Unlike some previous Builds, Microsoft is shining a spotlight on Windows this year, pumping up Windows 11, introducing 3rd party widgets, offering developers new tools to build and run apps on Windows, modernizing the Microsoft Store, and going all in on a wider hardware ecosystem including Windows on ARM with Project Volterra.
What is Project Volterra?
Just announced at Build 2022, Project Volterra is a new device powered by the Snapdragon compute platform, and a Neural Processing Unit, or NPU. Snapdragon’s SNPE (Snapdragon Neural Processing Engine, an “accelerated runtime for the execution of deep neural networks,” helps make next generation computing possible on ARM computers and mobile devices.
Native Windows support for NPUs and Arm
Microsoft is building in support for NPUs into the Windows Platform, from Visual Studio and VS Code to .Net, Windows Terminal and the Windows Subsystems for Linux and Android, and will supply an “Arm-native toolchain for Arm native apps,” with full Arm support for VS 2022, VS Code, Visual C++, .Net 6 and Java, Classic .Net, Windows Terminal, and WSL / WSA.
Microsoft is working with a number of open source projects to natively target ARM, including Python, node, git, and LLVM.
The Hybrid Loop
“Artificial Intelligence,” or AI, is rapidly changing the way computing works and the way Microsoft develops tools for applications, and at Build 2022 Microsoft is introducing the concept of a “Hybrid Loop.” This “powerful, cross-platform development pattern for building AI experiences” can dynamically decide whether to run on a local client or on Azure, and shift the load between client and cloud and back again.
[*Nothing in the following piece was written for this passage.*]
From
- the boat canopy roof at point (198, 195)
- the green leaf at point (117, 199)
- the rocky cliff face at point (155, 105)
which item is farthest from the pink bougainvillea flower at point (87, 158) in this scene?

This “hybrid loop,” where developers won’t have to decide beforehand where to best run their applications, will be enhanced by NPU capable devices like Project Volterra, making AI workloads even more powerful as they’re shifted between the device and the cloud.
Microsoft plans to share more details on the Hybrid loop and the AI Toolchain soon.
Microsoft has had a bit of a rough start with Windows on Arm, as once Intel devices caught up in terms of battery performance there wasn’t much of a reason to run Windows on Arm, but the promise of next gen AI and neural processing may change that, and the future could be bright.